March 18, 2017
The Spiritual Life, The Writing Life
ADD and ADHD, House cleaning, humor, Preaching, Procrastination, Writing process
You can be pretty sure that if I’m scrubbing the toilet, I’m preaching the next day. This is not some spiritual practice I’ve developed to metaphorically cleanse my spirit before I stand before our congregation or to keep myself humble before speaking from the stage.
Nope, I’m not that holy. It’s procrastination, pure and simple. Avoiding practicing my talk. Since learning that I have ADD a couple of years ago, I am less hard on myself during this stage of “preparing my sermon.” It’s just something I have to go through every few months before I speak.
So far today I’ve done a load of dishes, changed the cat’s pan, washed the sinks, cleaned up multiple nasty sticky spots from the kitchen floor, emptied out several dusty mystery bags that turned out to contain old Christmas presents, books (surprise!) and cleaning supplies (ha!), and picked up all the random dirt-and-dead-plant-filled flower pots from around the house and crammed them into the entryway closet (reminding myself to open it veeerrrry slowly next time).
And of course I’ve scrubbed the toilet.
Oh, and I’ve spent the last thirty minutes doing an outline of a new memoir. Do not expect anything from this; I’ve got at least half a dozen of them lying around.
So it’s three in the afternoon, and time to start practicing. In a few minutes, I’ll decide that I’d better check on the wardrobe situation for tomorrow and I’ll likely conclude that doing laundry is a must.
But apparently I am writing a blog post first.
March 5, 2015
Being Human is Hard, Occasional Essays
church, family, life, obamacare, peace, Preaching, Taxes, Time management
I’m struggling under too many deadlines lately, which I know won’t illicit sympathy from those of you in the work-a-day world. But as an accidental early retiree, I’m not used to deadlines anymore so they are even more stressful and intrusive than when they were organizationally imposed.

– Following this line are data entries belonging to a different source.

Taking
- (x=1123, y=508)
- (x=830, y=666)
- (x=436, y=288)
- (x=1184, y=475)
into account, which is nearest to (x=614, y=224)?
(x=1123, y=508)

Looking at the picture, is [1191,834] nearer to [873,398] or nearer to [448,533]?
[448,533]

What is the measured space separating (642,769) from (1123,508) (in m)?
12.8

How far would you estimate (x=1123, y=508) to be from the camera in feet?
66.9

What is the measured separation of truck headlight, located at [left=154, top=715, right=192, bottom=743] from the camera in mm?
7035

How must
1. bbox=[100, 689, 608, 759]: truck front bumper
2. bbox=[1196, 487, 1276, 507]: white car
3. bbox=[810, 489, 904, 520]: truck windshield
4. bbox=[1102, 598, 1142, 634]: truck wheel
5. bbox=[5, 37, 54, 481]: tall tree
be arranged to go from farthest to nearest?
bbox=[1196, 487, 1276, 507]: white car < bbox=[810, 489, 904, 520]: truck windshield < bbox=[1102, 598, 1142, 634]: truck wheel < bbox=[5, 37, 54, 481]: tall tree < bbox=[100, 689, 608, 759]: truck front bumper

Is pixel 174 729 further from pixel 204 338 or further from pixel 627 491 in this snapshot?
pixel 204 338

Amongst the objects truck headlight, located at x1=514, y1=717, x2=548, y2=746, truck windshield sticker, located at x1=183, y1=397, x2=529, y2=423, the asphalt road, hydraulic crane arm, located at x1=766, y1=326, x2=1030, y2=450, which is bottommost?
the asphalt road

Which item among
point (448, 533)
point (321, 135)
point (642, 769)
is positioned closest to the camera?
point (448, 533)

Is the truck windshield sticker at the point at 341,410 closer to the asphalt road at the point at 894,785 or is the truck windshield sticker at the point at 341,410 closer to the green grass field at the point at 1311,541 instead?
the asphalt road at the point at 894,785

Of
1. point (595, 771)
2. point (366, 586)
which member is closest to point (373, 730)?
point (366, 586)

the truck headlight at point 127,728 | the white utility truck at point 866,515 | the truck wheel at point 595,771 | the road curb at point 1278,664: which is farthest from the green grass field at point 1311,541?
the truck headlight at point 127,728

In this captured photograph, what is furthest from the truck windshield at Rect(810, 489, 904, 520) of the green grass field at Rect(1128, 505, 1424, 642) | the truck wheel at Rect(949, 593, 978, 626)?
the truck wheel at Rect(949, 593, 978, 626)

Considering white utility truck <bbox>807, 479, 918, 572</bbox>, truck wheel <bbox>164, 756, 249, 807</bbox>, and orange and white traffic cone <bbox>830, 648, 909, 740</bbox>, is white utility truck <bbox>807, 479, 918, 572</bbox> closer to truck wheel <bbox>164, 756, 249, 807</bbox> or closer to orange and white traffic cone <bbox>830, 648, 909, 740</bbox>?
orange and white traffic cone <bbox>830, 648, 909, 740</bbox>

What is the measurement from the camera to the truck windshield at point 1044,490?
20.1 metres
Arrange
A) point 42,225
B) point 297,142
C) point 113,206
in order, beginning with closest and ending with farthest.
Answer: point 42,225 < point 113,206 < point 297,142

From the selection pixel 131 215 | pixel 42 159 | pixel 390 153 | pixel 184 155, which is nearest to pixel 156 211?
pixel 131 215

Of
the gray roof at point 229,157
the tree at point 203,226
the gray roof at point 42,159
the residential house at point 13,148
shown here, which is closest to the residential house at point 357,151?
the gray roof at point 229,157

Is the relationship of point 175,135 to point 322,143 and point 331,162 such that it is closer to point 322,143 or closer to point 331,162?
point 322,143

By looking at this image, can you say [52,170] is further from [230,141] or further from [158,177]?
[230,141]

That penultimate, omnipotent organizational deadline imposer, the Internal Revenue Service, dictated a February 28th deadline for me this year, under the threat of losing my beloved, best-thing-in-the-world, don’t-mess-with-it-Supreme-Court Obamacare subsidy. I impressed myself by meeting that deadline, but as executor of two estates, there are plenty more IRS forms in my near future.

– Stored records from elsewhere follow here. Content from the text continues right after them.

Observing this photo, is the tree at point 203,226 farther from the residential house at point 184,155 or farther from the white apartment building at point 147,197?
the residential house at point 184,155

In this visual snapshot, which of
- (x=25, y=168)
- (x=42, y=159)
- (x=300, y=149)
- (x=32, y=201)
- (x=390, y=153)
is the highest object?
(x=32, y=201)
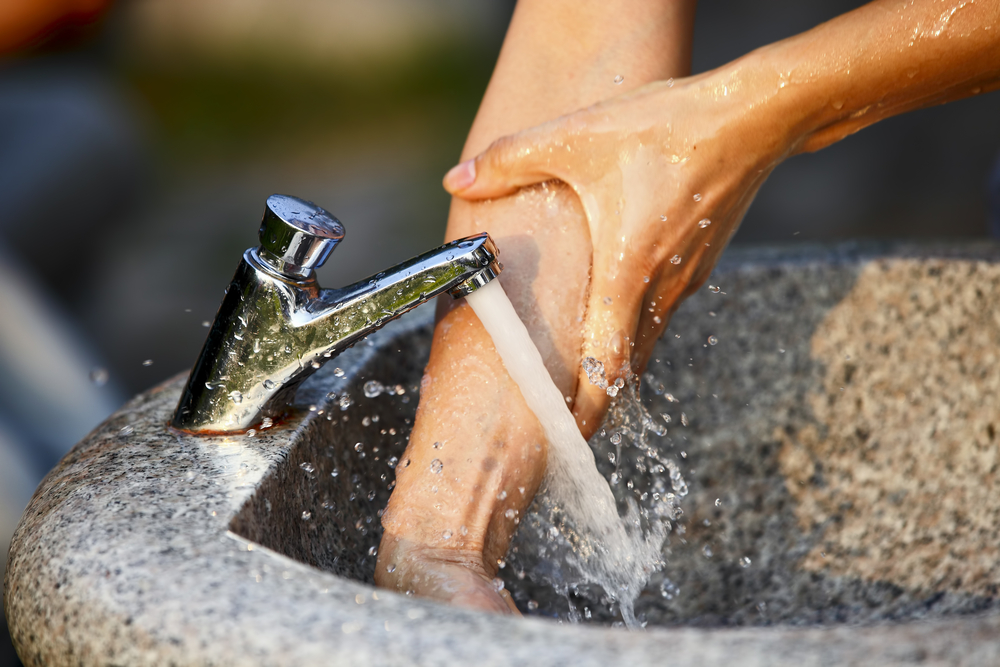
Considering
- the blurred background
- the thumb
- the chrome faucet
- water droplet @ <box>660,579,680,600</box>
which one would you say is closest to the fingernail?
the thumb

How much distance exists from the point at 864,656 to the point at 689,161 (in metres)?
0.37

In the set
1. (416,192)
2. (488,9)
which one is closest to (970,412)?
(416,192)

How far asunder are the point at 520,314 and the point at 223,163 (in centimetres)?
329

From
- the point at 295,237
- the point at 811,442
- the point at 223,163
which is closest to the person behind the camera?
the point at 295,237

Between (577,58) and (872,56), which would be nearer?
(872,56)

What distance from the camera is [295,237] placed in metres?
0.52

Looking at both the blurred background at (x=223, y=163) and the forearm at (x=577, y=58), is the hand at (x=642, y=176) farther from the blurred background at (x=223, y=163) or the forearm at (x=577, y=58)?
the blurred background at (x=223, y=163)

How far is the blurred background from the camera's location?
1.51m

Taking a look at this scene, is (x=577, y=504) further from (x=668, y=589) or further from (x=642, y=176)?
(x=642, y=176)

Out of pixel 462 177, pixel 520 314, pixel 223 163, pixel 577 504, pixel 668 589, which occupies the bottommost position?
pixel 668 589

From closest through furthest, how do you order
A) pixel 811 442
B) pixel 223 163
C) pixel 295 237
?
pixel 295 237 < pixel 811 442 < pixel 223 163

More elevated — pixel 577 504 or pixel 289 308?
pixel 289 308

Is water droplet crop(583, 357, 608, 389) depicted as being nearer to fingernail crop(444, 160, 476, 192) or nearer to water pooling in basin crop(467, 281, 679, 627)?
water pooling in basin crop(467, 281, 679, 627)

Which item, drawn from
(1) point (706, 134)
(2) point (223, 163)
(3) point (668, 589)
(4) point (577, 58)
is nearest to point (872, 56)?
(1) point (706, 134)
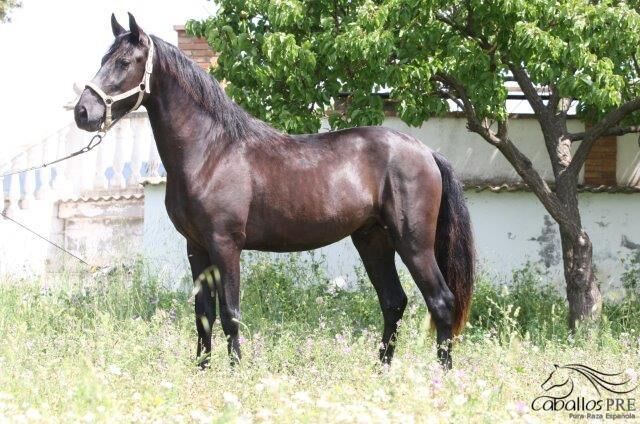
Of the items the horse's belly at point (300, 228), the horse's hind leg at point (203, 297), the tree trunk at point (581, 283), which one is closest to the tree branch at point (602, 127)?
the tree trunk at point (581, 283)

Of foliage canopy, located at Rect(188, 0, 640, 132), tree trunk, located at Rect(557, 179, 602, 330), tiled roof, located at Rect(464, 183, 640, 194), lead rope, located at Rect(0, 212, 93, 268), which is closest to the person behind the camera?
foliage canopy, located at Rect(188, 0, 640, 132)

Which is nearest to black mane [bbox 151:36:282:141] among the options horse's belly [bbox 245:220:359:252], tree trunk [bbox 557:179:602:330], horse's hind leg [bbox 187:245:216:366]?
horse's belly [bbox 245:220:359:252]

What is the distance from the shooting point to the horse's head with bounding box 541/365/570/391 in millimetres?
5008

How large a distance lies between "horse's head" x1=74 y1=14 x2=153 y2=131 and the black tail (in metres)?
Result: 2.06

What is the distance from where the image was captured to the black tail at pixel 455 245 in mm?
6273

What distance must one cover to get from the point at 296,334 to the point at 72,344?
1.91m

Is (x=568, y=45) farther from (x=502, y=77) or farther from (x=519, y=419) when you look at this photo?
(x=519, y=419)

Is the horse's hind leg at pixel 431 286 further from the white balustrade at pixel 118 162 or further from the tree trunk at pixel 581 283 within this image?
the white balustrade at pixel 118 162

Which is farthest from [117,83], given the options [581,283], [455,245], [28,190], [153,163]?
[28,190]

Health care ensured for the year, I’ve moved on to the next impending deadline and am ostensibly working on a sermon to be delivered next week. The topic I’ve been assigned boils down to “how to be happy and at peace.” Cinch, right? Being new to sermon preparation, I find it tortuous, and now even more so because I was recently commissioned to our church’s Pastoral Team and feel as if I’m suddenly supposed to know how to preach.
Preaching guidance did not come in my how-to-be-a-pastor packet. What came instead was about a bijillion email documents covering ten years of strategic planning, which I’m supposed to read and digest in three days.
I’m also up against a March 9th deadline to apply for a summer writing workshop. Last night I spent hours mucking around with the simple question, “Tell us something about yourself.” This does not bode well for the associated 1,000-word essay.
Last night I got a pleading call from the people who are buying my family house — the one I grew up in and where my brother fell into mental illness and died (no emotional complications there). The couple’s house has rented early and they have no place to go; can we possibly move up the settlement date by a week?
I now have just a few weeks to haul piles of boxes and bunches of furniture out of the house and find someplace to put it all, hire someone to clean the house, transplant Mom’s roses and azaleas, and sell a dead car for which I have no title.
For now, I have to get back to this sermon. Hmmm – how to find peace.